Pierre Pestieau
Je me souviens d’un professeur du secondaire qui nous avait longuement parlé
de la chute de Constantinople. Selon lui, alors que Constantinople était
assiégée par les Ottomans et allait tomber quelques semaines plus tard, la
population se déchirait à propos du sexe des anges. Il est difficile de ne pas
rapprocher cette évidente absurdité et ce qui se passe maintenant en France,
plus que jamais fille ainée de l’Eglise,
avec l’affaire du Burkini. Alors que le pays est littéralement assiégé par une multitude de problèmes, il se passionne pour une bêtise qui afflige le reste
de la planète, comme le fait remarquer Victor avec humour et en payant de sa
personne.
Il y a pourtant des débats qui valent la peine d’être menés. Par exemple la
chaîne M6 devait-elle diffuser la “Rue des Allocs”
le 17 août ? Ce documentaire était consacré aux habitants du quartier
Saint-Leu, à Amiens. “Une enclave de pauvreté” dans la ville picarde, annonçait
le communiqué de presse de la chaîne, qui décrit un “quartier ouvrier frappé par la crise de
2008”, un “chômage endémique”, de la “misère”, mais aussi des “tranches de vie
touchantes”, “sans fard”. En bref, la pauvreté comme si vous y étiez.
Ce documentaire est la version picarde de "Benefits Street"
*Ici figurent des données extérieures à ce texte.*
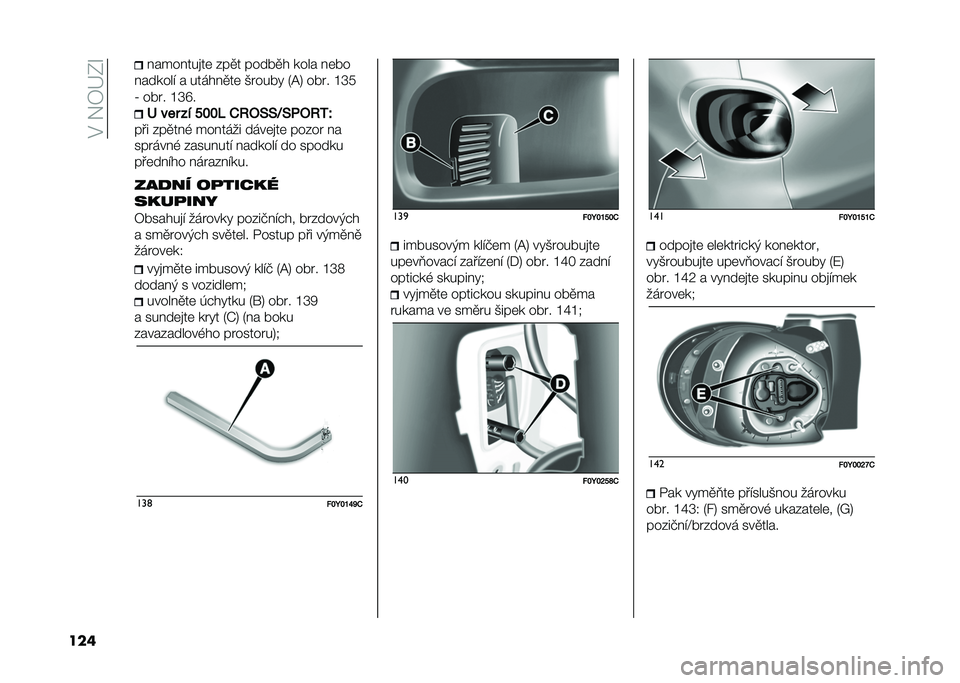 V NOUZI

namontujte zpět podběh kola nebo nadkolí a utáhněte šrouby (A) obr. 135 - obr. 136.

U verzí 500L CROSS/SPORT: při zpětné montáži dávejte pozor na správné zasunutí nadkolí do spodku předního nárazníku.

ZADNÍ OPTICKÉ SKUPINY

Obsahují žárovky pozičních, brzdových a směrových světel. Postup při výměně žárovek:

vyjměte imbusový klíč (A) obr. 138 dodaný s vozidlem;

uvolněte úchytku (B) obr. 139 a sundejte kryt (C) (na boku zavazadlového prostoru);

A

138 F0Y0149C

B C

139 F0Y0150C

imbusovým klíčem (A) vyšroubujte upevňovací zařízení (D) obr. 140 zadní optické skupiny;

vyjměte optickou skupinu oběma rukama ve směru šipek obr. 141;

D

140 F0Y0258C

141 F0Y0151C

odpojte elektrický konektor, vyšroubujte upevňovací šrouby (E) obr. 142 a vyndejte skupinu objímek žárovek;

E

142 F0Y0027C

Pak vyměňte příslušnou žárovku obr. 143: (F) směrové ukazatele, (G) poziční/brzdová světla.

124

carmanualsonline.info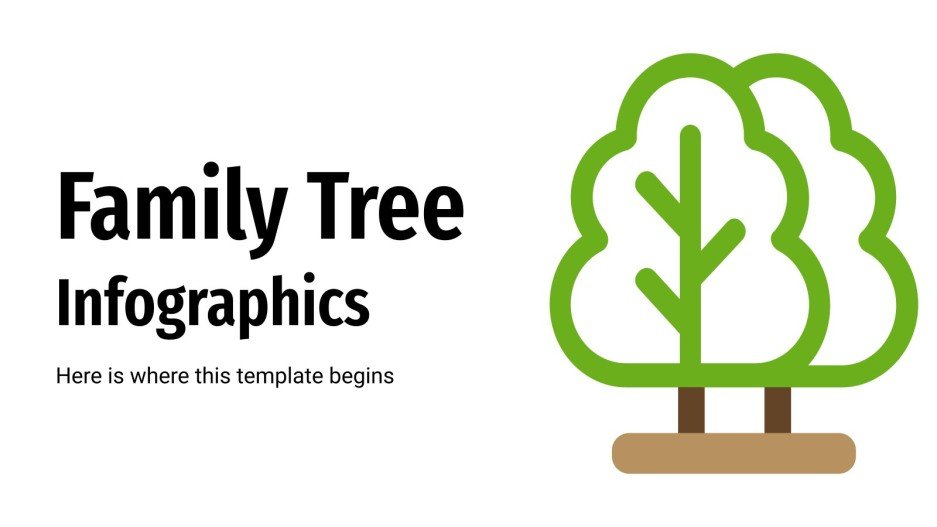 Family Tree
Infographics

Here is where this template begins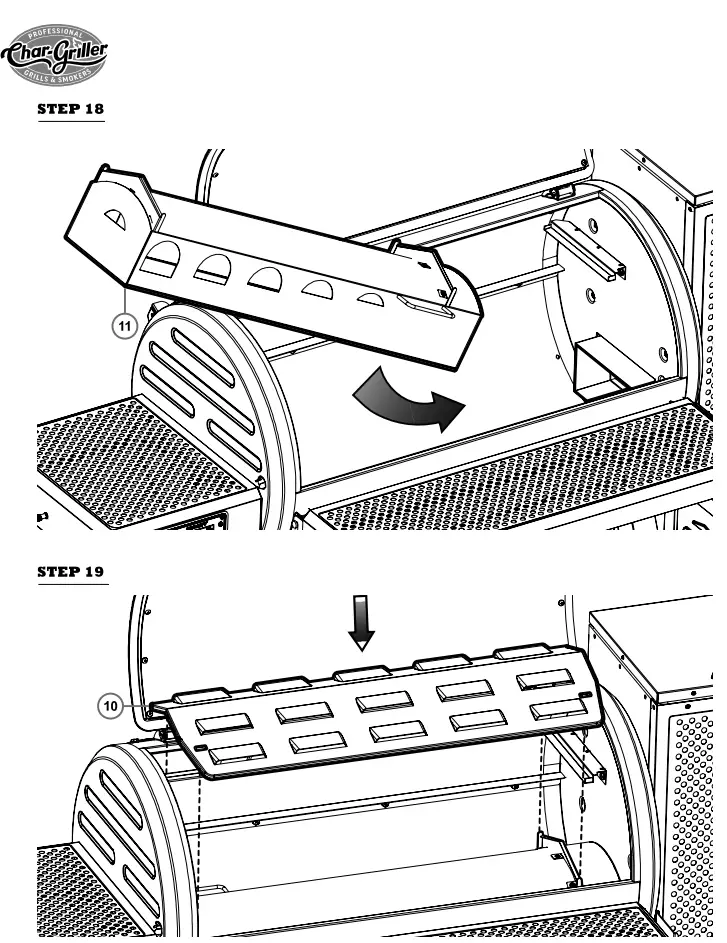 PROFESSIONAL
Char-Griller
GRILLS & SMOKERS

STEP 18

11

STEP 19

10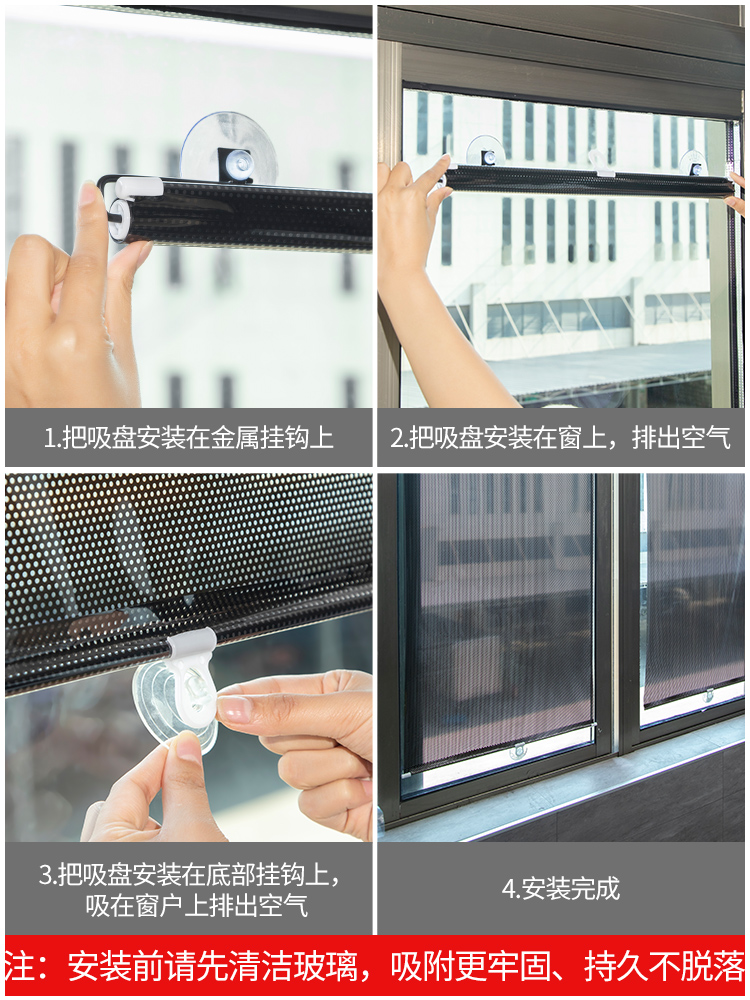 1.把吸盘安装在金属挂钩上

2.把吸盘安装在窗上，排出空气

3.把吸盘安装在底部挂钩上，吸在窗户上排出空气

4.安装完成

注：安装前请先清洁玻璃，吸附更牢固、持久不脱落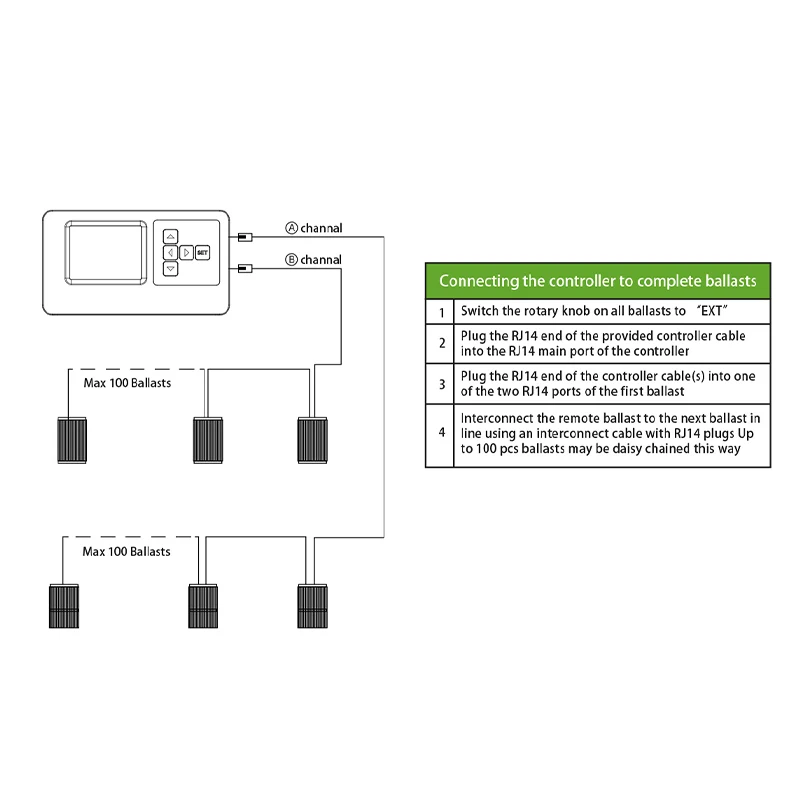 SET

Ⓐ channal

Ⓑ channal

Max 100 Ballasts

Max 100 Ballasts

| Connecting the controller to complete ballasts | |
|---|---|
| 1 | Switch the rotary knob on all ballasts to "EXT" |
| 2 | Plug the RJ14 end of the provided controller cable into the RJ14 main port of the controller |
| 3 | Plug the RJ14 end of the controller cable(s) into one of the two RJ14 ports of the first ballast |
| 4 | Interconnect the remote ballast to the next ballast in line using an interconnect cable with RJ14 plugs Up to 100 pcs ballasts may be daisy chained this way |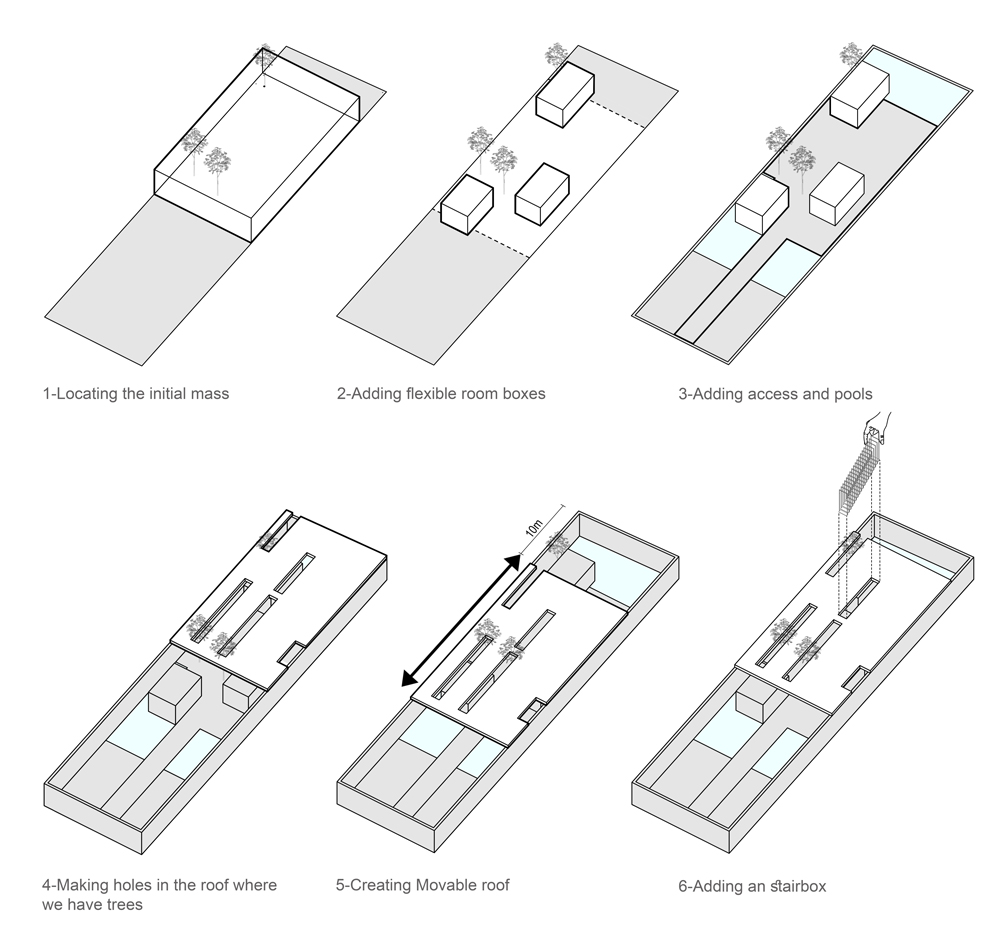 1-Locating the initial mass

2-Adding flexible room boxes

3-Adding access and pools

10m

4-Making holes in the roof where we have trees

5-Creating Movable roof

6-Adding an stairbox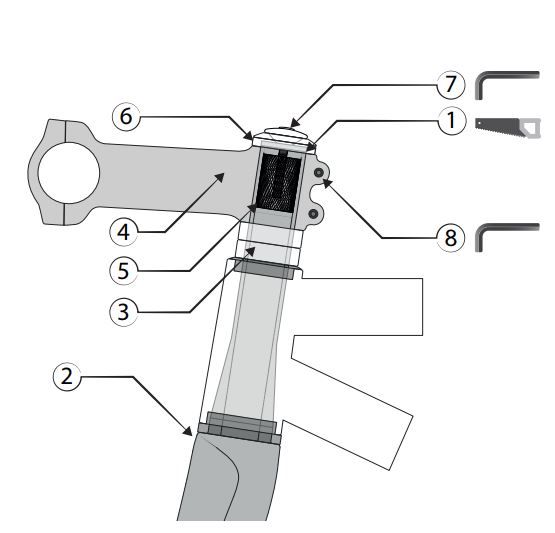 7
6
1
4
8
5
3
2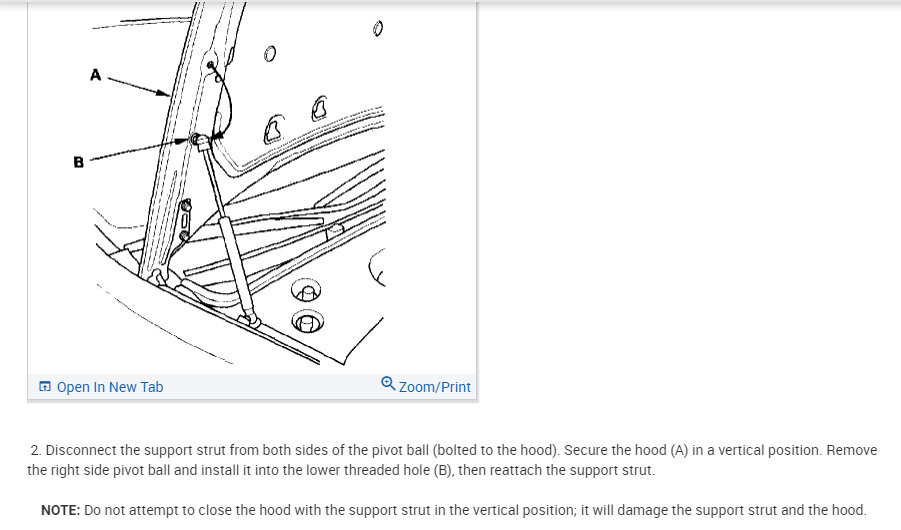 A

B

Open In New Tab

Zoom/Print

2. Disconnect the support strut from both sides of the pivot ball (bolted to the hood). Secure the hood (A) in a vertical position. Remove the right side pivot ball and install it into the lower threaded hole (B), then reattach the support strut.

NOTE: Do not attempt to close the hood with the support strut in the vertical position; it will damage the support strut and the hood.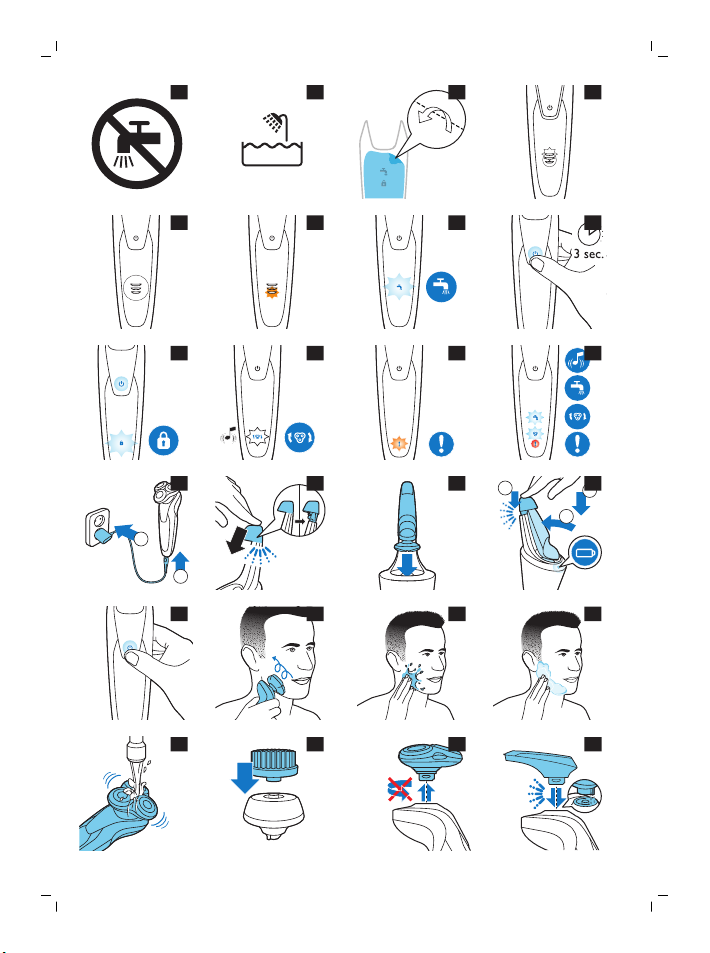 3 sec.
(littéralement, “rue des Allocations”), tournée à Birmingham en 2014 et diffusée
par la chaîne publique britannique Channel 4. Elle y connut tout à la fois un succès
et un tollé retentissants.
D’emblée, je dois admettre que je n’ai pas vu ce documentaire. J’en ai vu
de larges extraits. Je me contenterai de faire quelques réflexions sur l’utilité
de tels programmes. Première observation, la précarité est peu représentée à la
télévision et quand elle l’est, elle l’est mal. Au cinéma, grâce à des auteurs
comme Ken Loach on est mieux servi. Deuxième remarque, du fait que la
« Rue des Allocs » est diffusée par une chaîne connue pour ses téléréalités
trash, il est difficile d’éviter un a priori défavorable. Ceci dit, la précarité
est une réalité dont la plupart d’entre nous avons une mauvaise perception qui
peut aller de la compassion extrême à la culpabilisation facile. Dans cette émission,
on nous montrait tout à la fois la manière dont les pauvres se débrouillent par
la solidarité et les combines et la
malchance qui les accable.
On sait que vis-à-vis de la précarité, de l’invalidité et du chômage, deux
attitudes extrêmes s’opposent : d’une part, ils (les pauvres, les
chômeurs, les handicapés) sont responsables de ce qui leur arrive et d’autre
part, ils n’ont pas de chance et de ce fait doivent être aidés, d’autant que ce
la pourrait nous arriver. De ce que j’ai vu du documentaire, la première
attitude me semble avoir été malheureusement privilégiée.
Quoi qu’il en soit, nous avons ici un sujet de débat. Faut-il davantage
montrer la réalité de la précarité sur nos antennes et dans l’affirmative,
comment ? Ca vaut mieux que de discuter 70 ans après l’introduction du
bikini sur les plages des dangers que le burkini fait peser sur la société française.